I'm trying to figure out what to do for a small business that has been plagued by ridiculous hardware problems. Right now, this business runs on five or six desktop machines; no server infrastructure is in place. On top of that, and I'm not embellishing this, they have seen four hardware failures this year to date, and it's got them bordering on madness.
I've already discussed with them the notion of putting a Small Business Server in place (they're a microsoft shop), and they're receptive to the idea. I also plan on getting my feet wet with System Center Essentials to keep on eye on things. The focus then becomes ensuring that this server remains available.
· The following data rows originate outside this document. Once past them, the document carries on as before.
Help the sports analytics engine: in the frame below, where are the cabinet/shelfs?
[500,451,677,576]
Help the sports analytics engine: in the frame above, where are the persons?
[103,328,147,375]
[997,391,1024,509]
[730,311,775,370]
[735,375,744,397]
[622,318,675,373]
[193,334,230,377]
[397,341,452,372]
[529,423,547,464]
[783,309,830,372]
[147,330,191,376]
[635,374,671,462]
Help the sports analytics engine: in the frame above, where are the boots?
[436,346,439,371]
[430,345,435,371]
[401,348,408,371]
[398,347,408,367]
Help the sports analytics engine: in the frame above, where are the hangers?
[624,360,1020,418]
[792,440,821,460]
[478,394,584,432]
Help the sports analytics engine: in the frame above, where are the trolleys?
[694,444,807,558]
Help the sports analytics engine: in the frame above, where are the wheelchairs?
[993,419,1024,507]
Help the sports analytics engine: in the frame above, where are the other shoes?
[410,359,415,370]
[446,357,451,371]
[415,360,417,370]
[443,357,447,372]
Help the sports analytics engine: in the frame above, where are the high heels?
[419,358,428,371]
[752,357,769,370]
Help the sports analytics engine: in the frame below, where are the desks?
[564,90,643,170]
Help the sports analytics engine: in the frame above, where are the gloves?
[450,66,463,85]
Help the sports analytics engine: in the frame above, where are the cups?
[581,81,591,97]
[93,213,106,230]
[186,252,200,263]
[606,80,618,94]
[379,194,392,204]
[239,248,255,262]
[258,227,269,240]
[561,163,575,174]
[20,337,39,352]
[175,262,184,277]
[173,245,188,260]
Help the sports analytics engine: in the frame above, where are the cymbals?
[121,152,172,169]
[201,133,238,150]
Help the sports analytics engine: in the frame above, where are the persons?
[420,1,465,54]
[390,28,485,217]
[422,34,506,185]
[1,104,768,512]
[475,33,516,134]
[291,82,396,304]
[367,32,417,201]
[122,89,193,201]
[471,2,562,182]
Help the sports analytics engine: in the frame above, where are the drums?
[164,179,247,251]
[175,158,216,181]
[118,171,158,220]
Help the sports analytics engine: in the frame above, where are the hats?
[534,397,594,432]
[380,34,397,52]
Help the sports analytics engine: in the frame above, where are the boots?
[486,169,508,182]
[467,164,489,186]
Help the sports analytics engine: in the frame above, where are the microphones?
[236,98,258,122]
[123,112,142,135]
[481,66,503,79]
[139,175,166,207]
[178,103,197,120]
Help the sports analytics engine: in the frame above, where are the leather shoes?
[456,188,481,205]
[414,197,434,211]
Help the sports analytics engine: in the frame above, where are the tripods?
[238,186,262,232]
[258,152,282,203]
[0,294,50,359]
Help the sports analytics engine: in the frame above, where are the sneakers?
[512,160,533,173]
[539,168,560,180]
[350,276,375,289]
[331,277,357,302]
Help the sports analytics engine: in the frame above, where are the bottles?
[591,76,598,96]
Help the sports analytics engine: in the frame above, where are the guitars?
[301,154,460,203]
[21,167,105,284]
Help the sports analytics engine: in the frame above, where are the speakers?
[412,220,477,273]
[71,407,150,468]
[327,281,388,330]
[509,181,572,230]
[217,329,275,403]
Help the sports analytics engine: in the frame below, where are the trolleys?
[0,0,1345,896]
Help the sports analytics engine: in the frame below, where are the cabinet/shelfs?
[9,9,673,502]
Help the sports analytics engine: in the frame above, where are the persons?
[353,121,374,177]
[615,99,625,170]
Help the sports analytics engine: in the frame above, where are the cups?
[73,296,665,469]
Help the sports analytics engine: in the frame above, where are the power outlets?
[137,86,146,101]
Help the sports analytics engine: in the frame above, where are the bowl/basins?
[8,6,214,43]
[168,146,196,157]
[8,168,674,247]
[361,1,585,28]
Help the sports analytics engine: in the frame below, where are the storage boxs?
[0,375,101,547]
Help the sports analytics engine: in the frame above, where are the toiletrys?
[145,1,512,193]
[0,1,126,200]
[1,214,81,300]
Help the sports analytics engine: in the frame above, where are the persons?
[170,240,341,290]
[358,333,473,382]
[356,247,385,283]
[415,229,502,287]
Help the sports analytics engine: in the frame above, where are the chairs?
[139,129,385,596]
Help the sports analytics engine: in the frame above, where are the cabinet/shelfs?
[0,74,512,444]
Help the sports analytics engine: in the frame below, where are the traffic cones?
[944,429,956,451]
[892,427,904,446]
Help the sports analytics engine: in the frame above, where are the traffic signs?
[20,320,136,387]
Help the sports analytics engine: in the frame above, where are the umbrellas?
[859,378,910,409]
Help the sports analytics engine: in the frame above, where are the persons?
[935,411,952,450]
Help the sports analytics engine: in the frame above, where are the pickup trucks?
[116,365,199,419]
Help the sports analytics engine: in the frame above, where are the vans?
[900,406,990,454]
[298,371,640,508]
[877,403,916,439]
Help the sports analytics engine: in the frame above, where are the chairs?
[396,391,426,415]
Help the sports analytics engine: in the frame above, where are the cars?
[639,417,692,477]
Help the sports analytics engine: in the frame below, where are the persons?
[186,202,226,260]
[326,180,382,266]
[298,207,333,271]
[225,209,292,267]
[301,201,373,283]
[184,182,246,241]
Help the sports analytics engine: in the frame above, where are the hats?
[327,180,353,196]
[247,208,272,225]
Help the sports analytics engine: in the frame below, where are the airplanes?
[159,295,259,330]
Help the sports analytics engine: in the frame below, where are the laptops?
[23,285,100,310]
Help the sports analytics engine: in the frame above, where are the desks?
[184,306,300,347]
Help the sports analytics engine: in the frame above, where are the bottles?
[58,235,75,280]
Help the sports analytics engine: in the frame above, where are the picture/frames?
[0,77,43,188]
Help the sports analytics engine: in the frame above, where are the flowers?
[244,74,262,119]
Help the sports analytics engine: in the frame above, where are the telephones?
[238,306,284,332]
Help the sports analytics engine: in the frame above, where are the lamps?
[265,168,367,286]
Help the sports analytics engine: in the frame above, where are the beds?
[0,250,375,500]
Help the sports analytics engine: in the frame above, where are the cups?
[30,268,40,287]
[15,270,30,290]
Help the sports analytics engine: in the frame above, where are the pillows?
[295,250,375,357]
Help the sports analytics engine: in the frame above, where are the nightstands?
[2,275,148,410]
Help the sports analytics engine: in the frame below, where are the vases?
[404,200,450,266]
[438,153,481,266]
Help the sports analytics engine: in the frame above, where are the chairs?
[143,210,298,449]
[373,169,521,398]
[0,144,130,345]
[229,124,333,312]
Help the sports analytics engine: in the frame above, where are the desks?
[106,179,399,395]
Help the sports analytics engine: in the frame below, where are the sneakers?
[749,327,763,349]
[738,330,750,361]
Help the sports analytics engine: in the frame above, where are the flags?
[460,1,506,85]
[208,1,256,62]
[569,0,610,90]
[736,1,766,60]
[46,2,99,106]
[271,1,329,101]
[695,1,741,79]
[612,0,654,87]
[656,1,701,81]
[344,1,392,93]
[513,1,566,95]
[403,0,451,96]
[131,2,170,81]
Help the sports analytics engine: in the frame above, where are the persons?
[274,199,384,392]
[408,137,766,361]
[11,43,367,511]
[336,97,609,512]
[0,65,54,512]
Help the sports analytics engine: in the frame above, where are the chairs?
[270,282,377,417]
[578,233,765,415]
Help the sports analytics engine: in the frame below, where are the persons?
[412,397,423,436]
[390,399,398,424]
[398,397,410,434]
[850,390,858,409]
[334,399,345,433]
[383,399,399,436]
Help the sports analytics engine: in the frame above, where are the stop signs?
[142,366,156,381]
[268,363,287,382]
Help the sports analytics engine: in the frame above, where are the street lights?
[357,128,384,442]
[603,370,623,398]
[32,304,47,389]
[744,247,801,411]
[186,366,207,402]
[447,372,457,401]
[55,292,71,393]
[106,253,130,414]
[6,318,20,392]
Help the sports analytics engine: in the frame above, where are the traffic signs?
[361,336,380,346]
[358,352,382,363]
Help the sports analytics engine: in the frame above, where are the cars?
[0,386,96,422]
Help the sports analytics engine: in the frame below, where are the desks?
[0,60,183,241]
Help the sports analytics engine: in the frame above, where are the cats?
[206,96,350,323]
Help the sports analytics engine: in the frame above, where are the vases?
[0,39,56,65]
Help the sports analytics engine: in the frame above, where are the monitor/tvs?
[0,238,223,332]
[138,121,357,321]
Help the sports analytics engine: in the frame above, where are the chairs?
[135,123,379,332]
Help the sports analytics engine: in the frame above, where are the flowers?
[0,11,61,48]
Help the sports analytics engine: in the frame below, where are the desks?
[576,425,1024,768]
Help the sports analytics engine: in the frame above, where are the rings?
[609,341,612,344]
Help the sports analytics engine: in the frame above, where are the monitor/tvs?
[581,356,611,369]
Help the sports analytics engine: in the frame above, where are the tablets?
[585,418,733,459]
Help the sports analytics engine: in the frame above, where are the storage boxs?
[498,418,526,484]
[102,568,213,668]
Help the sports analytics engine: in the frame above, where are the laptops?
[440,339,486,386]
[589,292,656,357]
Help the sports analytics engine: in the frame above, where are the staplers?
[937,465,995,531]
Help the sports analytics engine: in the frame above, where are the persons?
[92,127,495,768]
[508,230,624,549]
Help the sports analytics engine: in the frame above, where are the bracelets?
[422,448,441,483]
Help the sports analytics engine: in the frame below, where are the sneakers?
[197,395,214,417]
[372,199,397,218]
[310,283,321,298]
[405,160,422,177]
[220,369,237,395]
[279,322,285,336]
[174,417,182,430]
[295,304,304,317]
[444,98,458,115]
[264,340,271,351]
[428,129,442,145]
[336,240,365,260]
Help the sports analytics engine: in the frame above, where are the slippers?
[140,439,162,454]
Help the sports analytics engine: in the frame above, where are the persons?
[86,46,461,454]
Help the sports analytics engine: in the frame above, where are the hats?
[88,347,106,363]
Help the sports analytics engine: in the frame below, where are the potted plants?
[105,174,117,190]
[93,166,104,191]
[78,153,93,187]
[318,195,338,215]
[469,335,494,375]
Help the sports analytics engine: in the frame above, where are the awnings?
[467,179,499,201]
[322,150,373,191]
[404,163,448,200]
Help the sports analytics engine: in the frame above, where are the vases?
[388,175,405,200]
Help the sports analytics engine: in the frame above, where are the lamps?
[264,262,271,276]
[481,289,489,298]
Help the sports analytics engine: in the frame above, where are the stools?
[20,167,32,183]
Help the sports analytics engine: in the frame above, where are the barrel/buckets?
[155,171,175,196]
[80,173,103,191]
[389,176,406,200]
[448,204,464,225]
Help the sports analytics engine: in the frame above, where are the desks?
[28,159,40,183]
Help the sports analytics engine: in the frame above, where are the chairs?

Also, I've just read through this other high availability thread. Much like the guy in that thread, I'm very new to IT, coming from a programming background instead.
Some ideas come to mind:
- Simple raid-5 with hot-swap edit: and hot-spare
- Get two cheaper server machines, configure to run one virtualized server with hot-migration (I've done some reading but sadly I can't tell if SBS Standard and SCE will support this)
- Failover clustering? I got this term from the other thread but haven't been exposed to it in the past.
Is there a best practice when it comes to this? The business owner is willing to dig into his pockets a little for this because he's becoming terrified of downtime, but I've got no experience with these to lead me in one direction over the other.
I'd appreciate your wisdom!
edit: To provide some addtional detail on the problems they've experienced, it's been a weird mix of inexplicable failures.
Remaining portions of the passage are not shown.